Anche le date hanno una loro importanza. Il dieci novembre del 2010, un mese dopo la firma di quel contratto, Tiziano Renzi vende le rimanenti quote della società a un imprenditore piemontese che in passato si occupava di «commercio ambulante, vendita al minuto di mercerie, chincaglierie, tessuti». A quel punto, la Chil Post è ormai una scatola vuota destinata a una veloce eutanasia. Tutto comincia con il reclamo del titolare di una lavanderia, dettaglio in linea con il seguito di una storia minima, non certo di grande finanza, che sarebbe passata inosservata non fosse per il cognome illustre, indagato da sei mesi, emerso oggi tramite la notifica dell’avviso di proroga delle indagini sul suo conto. Nel 2005 la filiale genovese della Chil Post lascia gli uffici di via Fieschi, destinati a riprendere l’aspetto originario di lavanderia e noleggio biancheria. Il proprietario dei muri denuncia il pessimo stato nel quale sono lasciati i locali, il mancato pagamento di tre mesi d’affitto, per un totale di 8.000 euro, e la mancata restituzione delle pareti di plastica che delimitano gli open space.
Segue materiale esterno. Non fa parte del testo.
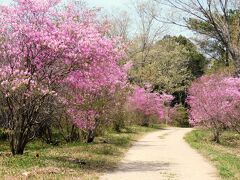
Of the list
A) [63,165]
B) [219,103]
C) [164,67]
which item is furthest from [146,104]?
[63,165]

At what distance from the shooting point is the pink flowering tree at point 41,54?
15250 mm

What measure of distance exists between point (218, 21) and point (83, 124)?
34.2ft

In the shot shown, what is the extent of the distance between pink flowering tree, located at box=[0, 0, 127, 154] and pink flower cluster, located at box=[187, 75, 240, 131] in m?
15.2

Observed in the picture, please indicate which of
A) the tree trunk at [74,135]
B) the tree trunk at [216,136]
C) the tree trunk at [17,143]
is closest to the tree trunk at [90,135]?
the tree trunk at [74,135]

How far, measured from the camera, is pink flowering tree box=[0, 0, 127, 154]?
15.2m

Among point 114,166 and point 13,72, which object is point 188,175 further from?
point 13,72

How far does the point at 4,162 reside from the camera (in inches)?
576

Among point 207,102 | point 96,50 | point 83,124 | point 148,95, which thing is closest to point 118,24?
point 148,95

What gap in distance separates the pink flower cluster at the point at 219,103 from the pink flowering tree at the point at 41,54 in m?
15.2

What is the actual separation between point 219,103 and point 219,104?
9cm

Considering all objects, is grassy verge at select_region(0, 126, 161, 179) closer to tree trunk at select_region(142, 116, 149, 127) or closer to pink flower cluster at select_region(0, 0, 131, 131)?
pink flower cluster at select_region(0, 0, 131, 131)

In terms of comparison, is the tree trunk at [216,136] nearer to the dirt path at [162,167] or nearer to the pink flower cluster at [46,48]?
the dirt path at [162,167]

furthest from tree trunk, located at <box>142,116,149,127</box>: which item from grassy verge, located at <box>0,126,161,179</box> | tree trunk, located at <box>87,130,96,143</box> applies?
grassy verge, located at <box>0,126,161,179</box>

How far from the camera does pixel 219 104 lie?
31.0 metres
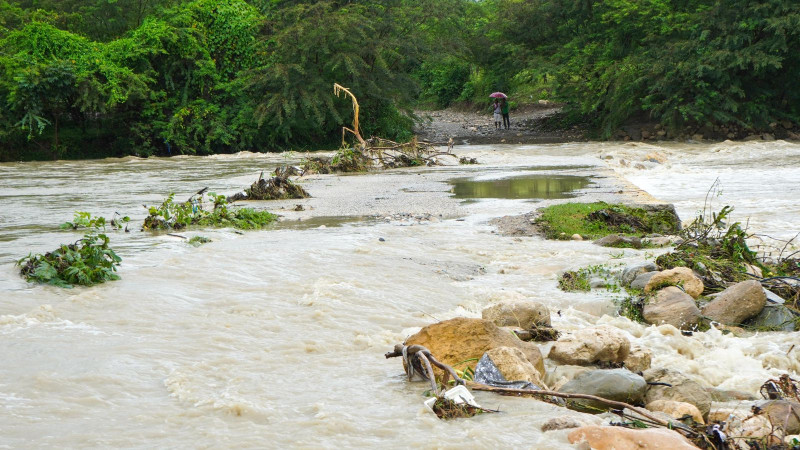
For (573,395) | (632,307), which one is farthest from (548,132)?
(573,395)

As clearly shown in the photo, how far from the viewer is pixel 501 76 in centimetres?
3344

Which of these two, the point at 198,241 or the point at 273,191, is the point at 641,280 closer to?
the point at 198,241

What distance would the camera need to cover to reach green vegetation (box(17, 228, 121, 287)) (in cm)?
569

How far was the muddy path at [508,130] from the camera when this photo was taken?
93.7 ft

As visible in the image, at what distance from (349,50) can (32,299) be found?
20.9 meters

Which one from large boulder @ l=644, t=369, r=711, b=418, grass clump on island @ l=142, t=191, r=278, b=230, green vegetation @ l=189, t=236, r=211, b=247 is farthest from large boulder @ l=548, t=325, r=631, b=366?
grass clump on island @ l=142, t=191, r=278, b=230

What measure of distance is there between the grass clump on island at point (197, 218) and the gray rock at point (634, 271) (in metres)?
4.29

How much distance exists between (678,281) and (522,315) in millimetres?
1449

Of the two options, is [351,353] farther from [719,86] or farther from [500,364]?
[719,86]

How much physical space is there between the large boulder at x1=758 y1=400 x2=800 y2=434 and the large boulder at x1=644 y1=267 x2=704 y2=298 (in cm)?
226

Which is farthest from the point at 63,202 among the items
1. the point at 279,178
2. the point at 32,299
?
the point at 32,299

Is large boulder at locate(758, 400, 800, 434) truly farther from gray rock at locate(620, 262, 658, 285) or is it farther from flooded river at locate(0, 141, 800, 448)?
gray rock at locate(620, 262, 658, 285)

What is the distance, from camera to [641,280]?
233 inches

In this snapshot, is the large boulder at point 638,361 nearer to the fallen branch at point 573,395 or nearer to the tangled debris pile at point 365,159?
the fallen branch at point 573,395
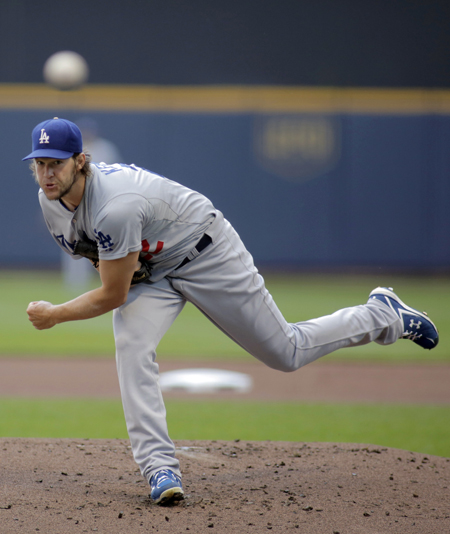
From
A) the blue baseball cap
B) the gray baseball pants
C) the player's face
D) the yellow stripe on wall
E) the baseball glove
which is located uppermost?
the yellow stripe on wall

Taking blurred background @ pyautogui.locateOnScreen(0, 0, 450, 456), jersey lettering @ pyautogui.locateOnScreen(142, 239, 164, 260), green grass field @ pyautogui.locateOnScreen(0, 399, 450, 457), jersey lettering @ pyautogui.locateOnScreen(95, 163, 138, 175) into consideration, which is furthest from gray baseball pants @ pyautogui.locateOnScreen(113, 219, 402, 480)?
blurred background @ pyautogui.locateOnScreen(0, 0, 450, 456)

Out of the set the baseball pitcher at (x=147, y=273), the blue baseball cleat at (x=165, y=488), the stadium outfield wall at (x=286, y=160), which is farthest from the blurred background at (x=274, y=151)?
the blue baseball cleat at (x=165, y=488)

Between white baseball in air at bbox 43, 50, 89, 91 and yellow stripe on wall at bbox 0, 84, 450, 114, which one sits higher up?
white baseball in air at bbox 43, 50, 89, 91

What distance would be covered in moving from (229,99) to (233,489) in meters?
11.6

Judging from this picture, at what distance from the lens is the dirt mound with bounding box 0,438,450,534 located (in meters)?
2.36

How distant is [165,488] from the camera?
8.13 ft

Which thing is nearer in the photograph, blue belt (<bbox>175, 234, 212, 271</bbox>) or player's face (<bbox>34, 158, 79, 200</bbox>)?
player's face (<bbox>34, 158, 79, 200</bbox>)

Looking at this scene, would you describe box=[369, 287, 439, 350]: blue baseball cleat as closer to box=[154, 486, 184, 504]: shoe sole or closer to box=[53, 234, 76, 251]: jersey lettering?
box=[154, 486, 184, 504]: shoe sole

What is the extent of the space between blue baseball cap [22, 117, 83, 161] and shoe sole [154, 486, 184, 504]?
1253 mm

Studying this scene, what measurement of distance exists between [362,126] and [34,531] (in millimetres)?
11967

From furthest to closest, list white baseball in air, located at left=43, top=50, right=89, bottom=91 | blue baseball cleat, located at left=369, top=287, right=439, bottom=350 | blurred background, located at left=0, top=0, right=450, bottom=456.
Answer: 1. blurred background, located at left=0, top=0, right=450, bottom=456
2. white baseball in air, located at left=43, top=50, right=89, bottom=91
3. blue baseball cleat, located at left=369, top=287, right=439, bottom=350

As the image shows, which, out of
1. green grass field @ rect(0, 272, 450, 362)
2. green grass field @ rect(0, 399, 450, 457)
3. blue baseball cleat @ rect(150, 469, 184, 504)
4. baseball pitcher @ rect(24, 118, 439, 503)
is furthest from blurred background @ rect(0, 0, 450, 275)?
blue baseball cleat @ rect(150, 469, 184, 504)

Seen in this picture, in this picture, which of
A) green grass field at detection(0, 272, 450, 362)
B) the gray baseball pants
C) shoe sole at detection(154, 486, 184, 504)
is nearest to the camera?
shoe sole at detection(154, 486, 184, 504)

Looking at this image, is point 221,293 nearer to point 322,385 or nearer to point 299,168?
point 322,385
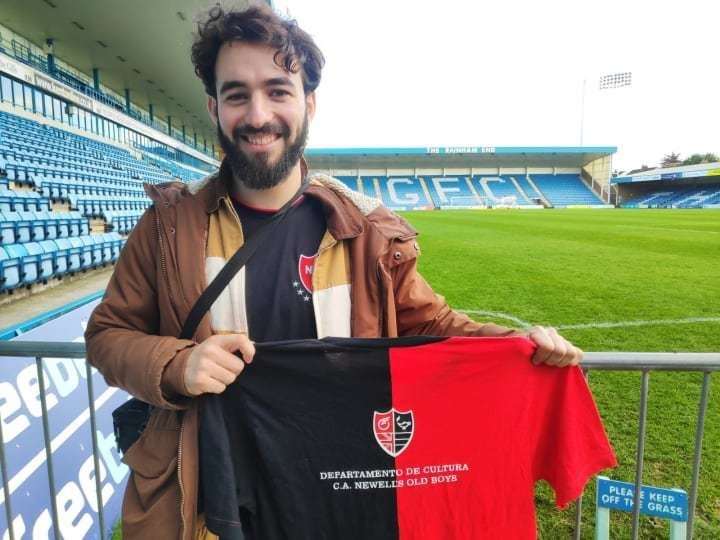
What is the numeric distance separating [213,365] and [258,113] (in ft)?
2.36

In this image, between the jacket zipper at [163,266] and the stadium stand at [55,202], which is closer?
the jacket zipper at [163,266]

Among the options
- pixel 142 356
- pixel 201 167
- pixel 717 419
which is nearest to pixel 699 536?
pixel 717 419

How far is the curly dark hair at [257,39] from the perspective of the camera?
1384 millimetres

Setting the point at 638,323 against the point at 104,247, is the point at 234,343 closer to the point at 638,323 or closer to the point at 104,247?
the point at 638,323

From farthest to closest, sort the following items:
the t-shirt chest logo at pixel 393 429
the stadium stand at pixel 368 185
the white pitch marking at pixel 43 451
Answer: the stadium stand at pixel 368 185 → the white pitch marking at pixel 43 451 → the t-shirt chest logo at pixel 393 429

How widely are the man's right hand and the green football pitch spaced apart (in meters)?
1.98

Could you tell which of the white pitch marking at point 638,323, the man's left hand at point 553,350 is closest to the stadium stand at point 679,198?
the white pitch marking at point 638,323

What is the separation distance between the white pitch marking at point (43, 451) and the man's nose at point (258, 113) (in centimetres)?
171

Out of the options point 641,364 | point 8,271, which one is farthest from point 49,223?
point 641,364

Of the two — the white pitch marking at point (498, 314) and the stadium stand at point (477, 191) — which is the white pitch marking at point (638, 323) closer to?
the white pitch marking at point (498, 314)

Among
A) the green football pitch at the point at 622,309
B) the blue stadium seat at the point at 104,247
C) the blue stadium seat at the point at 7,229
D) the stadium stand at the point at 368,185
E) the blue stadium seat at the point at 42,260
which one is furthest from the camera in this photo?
the stadium stand at the point at 368,185

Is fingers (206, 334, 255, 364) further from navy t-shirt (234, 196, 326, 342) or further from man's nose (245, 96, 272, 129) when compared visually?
man's nose (245, 96, 272, 129)

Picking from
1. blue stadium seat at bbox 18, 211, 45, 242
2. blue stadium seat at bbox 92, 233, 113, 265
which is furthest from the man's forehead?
blue stadium seat at bbox 92, 233, 113, 265

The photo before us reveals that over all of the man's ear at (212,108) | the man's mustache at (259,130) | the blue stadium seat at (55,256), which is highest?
the man's ear at (212,108)
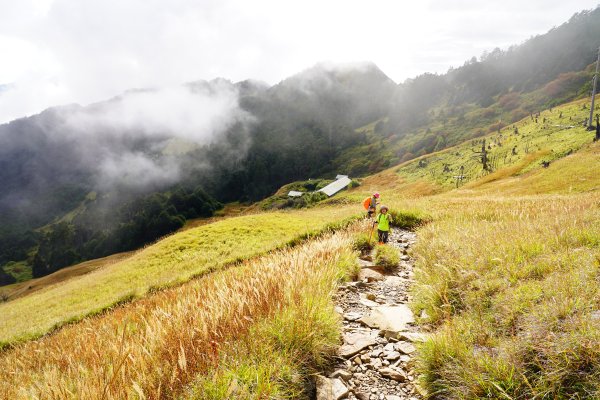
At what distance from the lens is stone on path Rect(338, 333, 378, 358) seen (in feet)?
13.3

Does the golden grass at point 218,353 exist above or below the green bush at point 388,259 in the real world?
above

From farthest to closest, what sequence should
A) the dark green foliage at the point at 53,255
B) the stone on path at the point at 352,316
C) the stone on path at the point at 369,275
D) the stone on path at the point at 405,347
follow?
the dark green foliage at the point at 53,255 → the stone on path at the point at 369,275 → the stone on path at the point at 352,316 → the stone on path at the point at 405,347

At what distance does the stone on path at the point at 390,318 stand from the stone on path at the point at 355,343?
0.33 metres

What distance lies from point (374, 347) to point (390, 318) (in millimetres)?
917

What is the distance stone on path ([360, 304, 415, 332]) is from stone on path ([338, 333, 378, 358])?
1.07 ft

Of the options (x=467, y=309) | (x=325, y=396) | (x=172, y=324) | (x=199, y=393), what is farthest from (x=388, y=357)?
(x=172, y=324)

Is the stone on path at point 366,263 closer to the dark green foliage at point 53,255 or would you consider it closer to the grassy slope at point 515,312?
the grassy slope at point 515,312

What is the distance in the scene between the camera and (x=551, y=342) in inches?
107

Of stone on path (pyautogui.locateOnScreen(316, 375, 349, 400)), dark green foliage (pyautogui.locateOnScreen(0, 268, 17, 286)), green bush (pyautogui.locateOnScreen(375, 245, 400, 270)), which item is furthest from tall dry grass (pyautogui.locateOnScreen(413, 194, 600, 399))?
dark green foliage (pyautogui.locateOnScreen(0, 268, 17, 286))

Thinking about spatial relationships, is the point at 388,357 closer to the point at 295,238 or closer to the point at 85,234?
the point at 295,238

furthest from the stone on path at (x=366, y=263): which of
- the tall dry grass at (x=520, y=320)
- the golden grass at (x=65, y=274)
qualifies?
the golden grass at (x=65, y=274)

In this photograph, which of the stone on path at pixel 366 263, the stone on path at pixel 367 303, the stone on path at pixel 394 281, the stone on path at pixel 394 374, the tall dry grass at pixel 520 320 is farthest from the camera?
the stone on path at pixel 366 263

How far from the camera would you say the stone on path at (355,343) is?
13.3ft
La lunga diatriba si conclude con la condanna di Chil srl al risarcimento di undicimila euro più altri 8.000 per l’appropriazione di materiale altrui. Quella causa fa da apripista alla pattuglia dei creditori. Ma di Chil Post, che da tempo aveva stabilito la sua sede legale a Genova, non resta nulla, solo debiti. Lo stato passivo viene calcolato in un milione e 125.000 euro, dovuti a diciannove creditori. Tiziano Renzi aveva fondato l’azienda nell’ottobre del 1993. Gli obiettivi erano di largo respiro, spaziavano dall’ideazione e organizzazione di materiali per l’attività di comunicazione e pubblicità al commercio di prodotti alimentari freschi o surgelati fino all’acquisto di autovetture, furgoni e veicoli finalizzati al noleggio, con o senza conducente. Dal 1999 al 2004 venne intestata a Matteo Renzi e a una delle sue sorelle. Il 17 ottobre 2003, a quel tempo era segretario provinciale della Margherita: le quote tornarono al padre e alla madre Laura, mentre il futuro premier fu inquadrato come dirigente, in aspettativa dal giorno seguente l’elezione a presidente della provincia di Firenze, avvenuta il 13 giugno 2004. A farla breve, l’accusa che viene rivolta a Tiziano Renzi è di avere ceduto a se stesso l’unico ramo fruttifero di una società ormai in disarmo, lasciandosi alle spalle una specie di bad company piena di debiti da pagare dopo aver vissuto a credito per almeno gli ultimi tre anni della sua travagliata esistenza. Nel 2011 la Chil Promozioni srl che nel bilancio approvato il 30 aprile 2010, l’ultimo prima dell’acquisizione dei «servizi di marketing editoriale» del parente povero genovese, dichiara un fatturato di due milioni 773 mila euro, infatti si trasforma in Eventi 6 srl, l’azienda di famiglia da quattro milioni di euro, presieduta da Laura Bovoli, con quote ripartite tra lei e le sue due figlie. L’atto di cessione di azienda tra marito e moglie mostra come la società acquirente in realtà si faccia carico di una parte dei debiti accumulati dal venditore.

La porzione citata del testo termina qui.